Optic disc evaluation
Ultrasonography typically does not play a role in the diagnosis and management of most open-angle glaucoma, ocular hypertensive, and glaucoma suspect patients. However, the patient with glaucoma but an inadequate view of the posterior segment, may benefit because of the added information gained for the planning of glaucoma medical, laser and surgical management. For the patient presenting with very high IOP, iris neovascularization, and corneal edema, the two most likely diagnoses are proliferative diabetic retinopathy and central retinal venous occlusive disease. B-scan ultrasonography can be performed to evaluate for vitreous hemorrhage, macular edema and tractional or rhegmatogenous retinal detachment (Chapter 10). After initiation of appropriate medical therapy, plans can be made for the administration of intraocular anti-vascular endothelial growth factor injection.
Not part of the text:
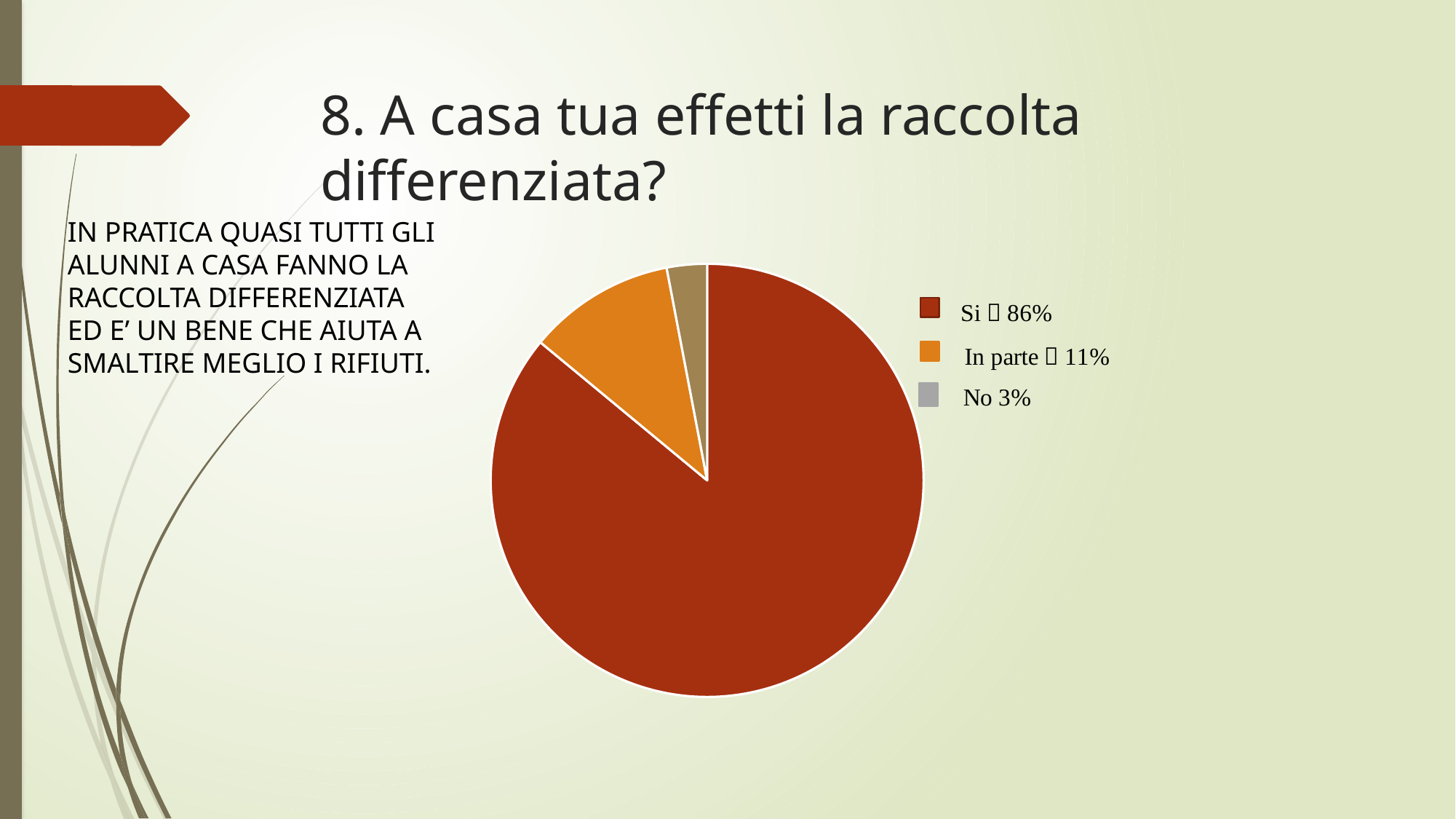
What percentage of the pie corresponds to "In parte"? 11% Which category has the smallest slice of the pie? No Which category has the largest slice of the pie? Si What percentage of the pie corresponds to "Si"? 86% How many slices does the pie chart have? 3 What percentage of the pie corresponds to "No"? 3% What is the difference in percentage points between "Si" and "In parte"? 75 What is the difference in percentage points between "In parte" and "No"? 8 Which is larger, the share for "In parte" or the share for "No"? In parte What colour is the slice for "In parte"? orange What kind of chart is shown on the slide? pie chart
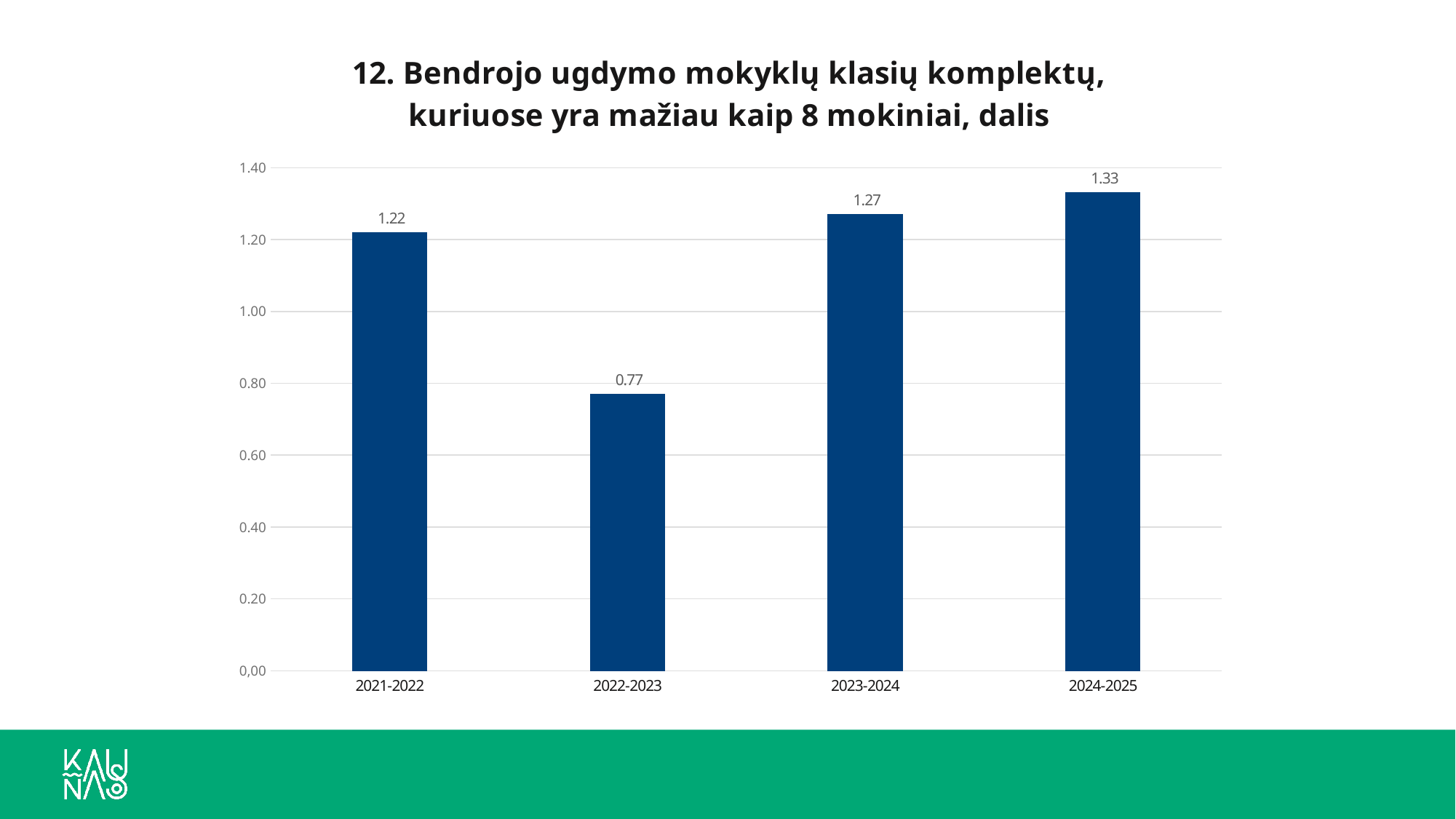
What is the value for 2023-2024? 1.27 Which is larger, the value for 2021-2022 or the value for 2023-2024? 2023-2024 What is the title of the chart? 12. Bendrojo ugdymo mokyklų klasių komplektų, kuriuose yra mažiau kaip 8 mokiniai, dalis What kind of chart is shown on the slide? bar chart Is the value for 2022-2023 greater or less than 1.00? less How many school years are shown on the chart? 4 What is the value for 2021-2022? 1.22 What is the value for 2022-2023? 0.77 What is the difference between the values for 2024-2025 and 2022-2023? 0.56 What is the value for 2024-2025? 1.33 Which school year has the highest value? 2024-2025 Which school year has the lowest value? 2022-2023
If vitreoretinal surgery is indicated, information obtained from the B-scan ultrasonography can assist the retinal surgeon in preoperative and intraoperative surgical management. Involvement of the glaucoma surgeon for intraoperative surgical management (e.g., glaucoma implant) of the IOP may be helpful. A crude assessment of the amount of preoperative optic disc cupping can be determined with B-scan ultrasonography preoperatively in these patients with no view of the optic disc (Figure 9.14). This can add to the clinicians’ armamentarium in preoperative discussions with the patient and family members.